## BRIEF
Write out, unaltered, each line from the top of the records below down to the line where "common name: impala" appears, that line included.

==== DATASET RECORDS

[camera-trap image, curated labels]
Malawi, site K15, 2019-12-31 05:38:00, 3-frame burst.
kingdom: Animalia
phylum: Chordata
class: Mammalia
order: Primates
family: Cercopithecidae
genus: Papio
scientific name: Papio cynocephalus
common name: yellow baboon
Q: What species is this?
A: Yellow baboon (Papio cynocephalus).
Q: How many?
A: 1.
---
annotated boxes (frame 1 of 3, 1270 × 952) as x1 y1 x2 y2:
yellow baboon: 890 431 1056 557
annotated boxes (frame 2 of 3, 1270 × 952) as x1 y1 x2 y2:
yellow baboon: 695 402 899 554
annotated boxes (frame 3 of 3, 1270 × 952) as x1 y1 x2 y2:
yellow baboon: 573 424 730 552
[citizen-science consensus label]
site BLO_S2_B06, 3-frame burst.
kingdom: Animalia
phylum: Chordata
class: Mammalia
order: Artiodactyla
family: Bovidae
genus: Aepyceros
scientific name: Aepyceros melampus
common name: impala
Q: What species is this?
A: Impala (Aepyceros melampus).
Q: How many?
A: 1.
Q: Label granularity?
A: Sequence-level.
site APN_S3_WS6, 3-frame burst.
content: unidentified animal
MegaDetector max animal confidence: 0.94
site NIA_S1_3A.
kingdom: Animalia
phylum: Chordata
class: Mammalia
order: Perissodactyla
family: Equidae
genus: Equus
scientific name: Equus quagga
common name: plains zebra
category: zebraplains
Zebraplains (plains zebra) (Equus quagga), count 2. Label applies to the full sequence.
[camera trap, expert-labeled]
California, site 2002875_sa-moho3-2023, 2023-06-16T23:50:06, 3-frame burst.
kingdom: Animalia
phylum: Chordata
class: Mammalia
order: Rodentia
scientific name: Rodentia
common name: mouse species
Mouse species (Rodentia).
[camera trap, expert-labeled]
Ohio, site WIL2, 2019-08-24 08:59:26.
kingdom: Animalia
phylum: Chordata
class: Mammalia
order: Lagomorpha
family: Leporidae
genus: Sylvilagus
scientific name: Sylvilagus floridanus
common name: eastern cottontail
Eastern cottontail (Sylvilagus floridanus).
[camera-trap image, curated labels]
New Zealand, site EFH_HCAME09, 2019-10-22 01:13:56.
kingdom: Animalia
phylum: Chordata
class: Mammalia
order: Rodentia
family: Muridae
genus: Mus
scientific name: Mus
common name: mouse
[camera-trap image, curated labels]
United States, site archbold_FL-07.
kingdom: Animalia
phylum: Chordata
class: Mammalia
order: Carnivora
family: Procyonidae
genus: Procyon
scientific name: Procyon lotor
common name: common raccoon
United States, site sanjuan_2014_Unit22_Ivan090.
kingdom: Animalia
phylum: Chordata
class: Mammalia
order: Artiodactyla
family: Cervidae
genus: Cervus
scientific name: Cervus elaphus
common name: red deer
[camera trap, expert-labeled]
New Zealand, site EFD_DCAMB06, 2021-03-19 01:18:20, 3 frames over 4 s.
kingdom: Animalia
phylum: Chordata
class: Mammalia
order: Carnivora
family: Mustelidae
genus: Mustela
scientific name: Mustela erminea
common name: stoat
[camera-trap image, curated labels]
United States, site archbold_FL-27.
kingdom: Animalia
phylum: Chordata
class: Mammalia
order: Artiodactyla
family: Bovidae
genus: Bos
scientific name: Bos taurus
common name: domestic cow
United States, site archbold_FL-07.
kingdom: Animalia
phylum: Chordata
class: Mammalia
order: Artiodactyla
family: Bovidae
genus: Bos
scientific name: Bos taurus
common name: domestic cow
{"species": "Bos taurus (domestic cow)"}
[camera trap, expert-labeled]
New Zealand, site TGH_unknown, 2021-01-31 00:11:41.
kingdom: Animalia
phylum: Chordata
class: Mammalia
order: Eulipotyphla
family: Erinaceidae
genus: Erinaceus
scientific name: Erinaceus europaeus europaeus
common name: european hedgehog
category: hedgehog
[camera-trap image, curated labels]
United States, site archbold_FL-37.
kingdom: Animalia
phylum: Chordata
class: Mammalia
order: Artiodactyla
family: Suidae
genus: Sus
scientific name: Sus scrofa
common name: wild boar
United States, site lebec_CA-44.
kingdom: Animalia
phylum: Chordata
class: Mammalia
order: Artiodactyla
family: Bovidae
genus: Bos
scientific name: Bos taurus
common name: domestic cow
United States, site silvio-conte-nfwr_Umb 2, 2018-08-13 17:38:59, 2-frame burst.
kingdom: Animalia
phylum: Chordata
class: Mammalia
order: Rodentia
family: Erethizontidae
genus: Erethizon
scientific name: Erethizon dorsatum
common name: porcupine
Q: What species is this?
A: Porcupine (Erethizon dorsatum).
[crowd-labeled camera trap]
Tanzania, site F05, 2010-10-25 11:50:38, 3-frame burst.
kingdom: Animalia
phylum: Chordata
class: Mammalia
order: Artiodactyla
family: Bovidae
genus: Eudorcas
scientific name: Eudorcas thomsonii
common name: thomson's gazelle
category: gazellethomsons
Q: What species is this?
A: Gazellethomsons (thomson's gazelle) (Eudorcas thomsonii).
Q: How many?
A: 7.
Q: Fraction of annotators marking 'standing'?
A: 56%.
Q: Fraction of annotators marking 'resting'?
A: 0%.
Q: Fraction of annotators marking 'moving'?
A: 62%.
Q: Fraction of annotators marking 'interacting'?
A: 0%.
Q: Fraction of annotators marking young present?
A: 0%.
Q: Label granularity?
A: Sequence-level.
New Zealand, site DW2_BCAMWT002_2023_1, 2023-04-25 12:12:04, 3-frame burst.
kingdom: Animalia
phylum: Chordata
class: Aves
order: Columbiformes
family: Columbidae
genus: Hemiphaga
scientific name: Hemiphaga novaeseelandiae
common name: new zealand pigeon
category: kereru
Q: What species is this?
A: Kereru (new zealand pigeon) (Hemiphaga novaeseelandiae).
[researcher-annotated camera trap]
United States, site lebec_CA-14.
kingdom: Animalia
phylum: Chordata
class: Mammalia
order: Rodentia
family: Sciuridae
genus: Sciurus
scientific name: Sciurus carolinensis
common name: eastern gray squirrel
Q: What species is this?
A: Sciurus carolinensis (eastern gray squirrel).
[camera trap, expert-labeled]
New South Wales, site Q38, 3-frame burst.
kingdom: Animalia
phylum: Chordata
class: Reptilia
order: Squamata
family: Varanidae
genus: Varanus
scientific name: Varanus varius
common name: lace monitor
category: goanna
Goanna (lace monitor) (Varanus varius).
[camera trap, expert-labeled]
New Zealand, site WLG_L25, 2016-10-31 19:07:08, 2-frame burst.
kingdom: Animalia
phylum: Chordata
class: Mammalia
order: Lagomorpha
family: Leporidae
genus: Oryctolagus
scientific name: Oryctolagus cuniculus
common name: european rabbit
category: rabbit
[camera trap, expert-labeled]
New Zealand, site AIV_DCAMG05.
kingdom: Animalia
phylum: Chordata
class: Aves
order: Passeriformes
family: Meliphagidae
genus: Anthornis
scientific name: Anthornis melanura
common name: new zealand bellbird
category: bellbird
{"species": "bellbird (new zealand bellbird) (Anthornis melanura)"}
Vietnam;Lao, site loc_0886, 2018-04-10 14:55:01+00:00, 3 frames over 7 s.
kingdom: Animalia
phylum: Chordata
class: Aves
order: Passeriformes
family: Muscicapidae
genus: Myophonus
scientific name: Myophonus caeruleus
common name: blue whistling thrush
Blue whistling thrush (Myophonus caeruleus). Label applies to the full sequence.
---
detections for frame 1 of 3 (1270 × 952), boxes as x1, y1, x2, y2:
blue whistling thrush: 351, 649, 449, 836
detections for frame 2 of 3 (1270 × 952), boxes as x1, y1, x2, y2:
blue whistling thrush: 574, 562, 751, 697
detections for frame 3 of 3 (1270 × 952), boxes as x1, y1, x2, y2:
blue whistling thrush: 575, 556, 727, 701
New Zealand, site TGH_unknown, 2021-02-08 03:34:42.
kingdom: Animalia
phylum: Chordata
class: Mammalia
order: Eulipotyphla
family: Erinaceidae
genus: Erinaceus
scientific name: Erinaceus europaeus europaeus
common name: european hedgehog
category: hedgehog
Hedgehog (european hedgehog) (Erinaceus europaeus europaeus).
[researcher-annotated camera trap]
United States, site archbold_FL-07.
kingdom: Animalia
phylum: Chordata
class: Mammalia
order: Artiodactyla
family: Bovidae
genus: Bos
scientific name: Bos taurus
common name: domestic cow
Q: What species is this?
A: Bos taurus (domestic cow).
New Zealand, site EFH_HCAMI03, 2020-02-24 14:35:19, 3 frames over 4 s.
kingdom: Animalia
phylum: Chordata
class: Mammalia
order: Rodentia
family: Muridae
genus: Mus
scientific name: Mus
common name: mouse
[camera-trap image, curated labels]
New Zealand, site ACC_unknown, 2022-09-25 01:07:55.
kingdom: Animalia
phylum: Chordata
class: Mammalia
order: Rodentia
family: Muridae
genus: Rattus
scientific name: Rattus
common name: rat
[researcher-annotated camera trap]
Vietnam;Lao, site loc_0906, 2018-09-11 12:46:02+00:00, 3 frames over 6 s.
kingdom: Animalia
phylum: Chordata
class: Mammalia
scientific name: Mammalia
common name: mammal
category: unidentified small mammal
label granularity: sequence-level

========

## REPLY
[camera-trap image, curated labels]
Malawi, site K15, 2019-12-31 05:38:00, 3-frame burst.
kingdom: Animalia
phylum: Chordata
class: Mammalia
order: Primates
family: Cercopithecidae
genus: Papio
scientific name: Papio cynocephalus
common name: yellow baboon
Q: What species is this?
A: Yellow baboon (Papio cynocephalus).
Q: How many?
A: 1.
---
annotated boxes (frame 1 of 3, 1270 × 952) as x1 y1 x2 y2:
yellow baboon: 890 431 1056 557
annotated boxes (frame 2 of 3, 1270 × 952) as x1 y1 x2 y2:
yellow baboon: 695 402 899 554
annotated boxes (frame 3 of 3, 1270 × 952) as x1 y1 x2 y2:
yellow baboon: 573 424 730 552
[citizen-science consensus label]
site BLO_S2_B06, 3-frame burst.
kingdom: Animalia
phylum: Chordata
class: Mammalia
order: Artiodactyla
family: Bovidae
genus: Aepyceros
scientific name: Aepyceros melampus
common name: impala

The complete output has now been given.